What to do: Write out the entries again from the line containing "What is the separation" through the end of the entries, keeping the requests. Shift every distance value in the answers up by 119.

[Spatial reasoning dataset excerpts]

"""

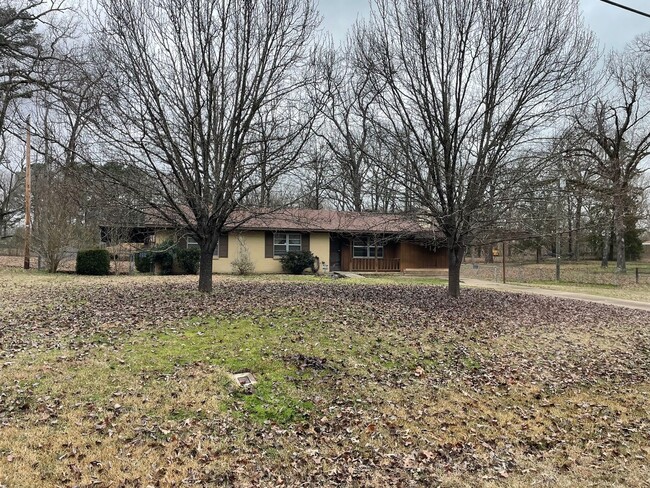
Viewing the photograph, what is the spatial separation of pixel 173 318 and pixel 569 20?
11.4 meters

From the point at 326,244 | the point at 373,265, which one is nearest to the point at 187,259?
the point at 326,244

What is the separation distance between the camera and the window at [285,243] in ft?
73.0

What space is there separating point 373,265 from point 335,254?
2368 millimetres

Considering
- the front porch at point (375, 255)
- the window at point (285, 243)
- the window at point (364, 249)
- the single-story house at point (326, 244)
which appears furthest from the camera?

"""

The response:
What is the separation distance between the camera and the window at [285,243] in ft?
192.0

What space is there separating point 373,265 from point 335,254?
2487 millimetres

Considering
- the front porch at point (375, 255)
- the window at point (285, 243)
- the window at point (364, 249)
- the single-story house at point (326, 244)
which appears furthest from the camera?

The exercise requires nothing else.